Thursday, February 10, 2005
Calgary's News & Entertainment Weekly
FFWD Weekly
FILM
by Kim Linekin
Here’s the Hitch
Will Smith shines but the script has a few holes
Review
HITCH
Starring Will Smith, Eva Mendes and Kevin James
Directed by Andy Tennant
Opens Friday, February 11
Check listings

Alex (Hitch) Hitchens makes a living teaching New York nerds how to get hot women to fall in love with them by holding back, playing it cool and having a little self-respect. Someone must’ve given the same advice to Will Smith, because he’s much less barfy in this role than usual.

He plays the titular "date doctor," a guy with a knack for helping other men get into relationships even though he doesn’t want one himself. As he embarks on his greatest challenge – making a world-famous socialite (Amber Valetta) fall for her nubbly accountant (The King of Queens’s Kevin James) – Hitch suddenly has a run of spectacularly bad luck in his own attempts to woo a jaded gossip columnist (Eva Mendes). With all the ensuing mayhem, Smith brings a calmness and precision to his work not seen since he first proved he could act 12 years ago in Six Degrees of Separation. Hitch is nowhere near as good a film as that was, to be sure, but it’s as nimble a romantic comedy as you’ll find this dreary time of year.

It helps that Smith is well matched on one side by James, who gives his character just enough anarchy to seem fun, and on the other by Mendes, who makes her uptight career gal refreshingly earthy and self-assured. (Valetta is also a game comic foil.) The combined charisma of these actors as individuals makes up for the fact that there isn’t much romantic heat between Mendes and Smith. They flirt and spar with plenty of relish, but that only makes them seem like they belong side by side in the schoolyard instead of all over each other in bed.

The script (by newcomer Kevin Bisch) also giveth and taketh away. It makes some smart observations about dating, like how nice guys would finish first if they learned how to be less overbearing, not necessarily less nice, and how women don’t want jerks so much as they want guys who understand the concept of breathing room. But these winning undercurrents get lost in the film’s formulaic structure.

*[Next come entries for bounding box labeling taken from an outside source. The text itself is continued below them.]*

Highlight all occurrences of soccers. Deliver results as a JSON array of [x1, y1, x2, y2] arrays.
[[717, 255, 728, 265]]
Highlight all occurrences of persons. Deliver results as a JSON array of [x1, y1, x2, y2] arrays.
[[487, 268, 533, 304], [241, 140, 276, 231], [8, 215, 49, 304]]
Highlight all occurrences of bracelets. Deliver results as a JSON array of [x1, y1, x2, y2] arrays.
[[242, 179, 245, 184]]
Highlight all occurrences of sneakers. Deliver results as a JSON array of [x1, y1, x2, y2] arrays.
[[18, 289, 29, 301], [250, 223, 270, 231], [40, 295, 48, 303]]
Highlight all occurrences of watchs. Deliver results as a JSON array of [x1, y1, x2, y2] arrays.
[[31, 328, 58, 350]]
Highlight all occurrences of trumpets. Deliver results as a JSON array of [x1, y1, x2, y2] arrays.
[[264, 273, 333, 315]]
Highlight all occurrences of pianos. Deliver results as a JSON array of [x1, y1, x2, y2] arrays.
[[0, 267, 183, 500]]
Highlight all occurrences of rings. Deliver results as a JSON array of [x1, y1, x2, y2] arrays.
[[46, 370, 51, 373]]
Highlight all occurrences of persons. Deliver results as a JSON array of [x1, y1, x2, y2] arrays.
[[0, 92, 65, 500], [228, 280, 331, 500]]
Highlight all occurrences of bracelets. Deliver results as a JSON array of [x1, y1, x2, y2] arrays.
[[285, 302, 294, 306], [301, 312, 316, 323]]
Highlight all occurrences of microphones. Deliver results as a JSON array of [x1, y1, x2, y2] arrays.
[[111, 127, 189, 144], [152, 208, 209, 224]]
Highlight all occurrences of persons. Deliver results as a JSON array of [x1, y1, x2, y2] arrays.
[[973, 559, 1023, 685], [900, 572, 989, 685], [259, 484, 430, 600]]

Hitch follows the rom-com rulebook right through to its series of misunderstandings and foregone conclusions. If it weren’t for the fleet-footedness of the cast and the light touch of director Andy Tennant (his Ever After and Sweet Home Alabama were also surprisingly watchable), it might be more vexing that the film goes on half an hour too long and leaves a bunch of fundamental questions unanswered. Why does Hitch need to work in secret and why it’s OK for him to screw around, but not OK for the men he counsels? But before you complain, just remember that your only other choice in romantic comedies right now is The Wedding Date.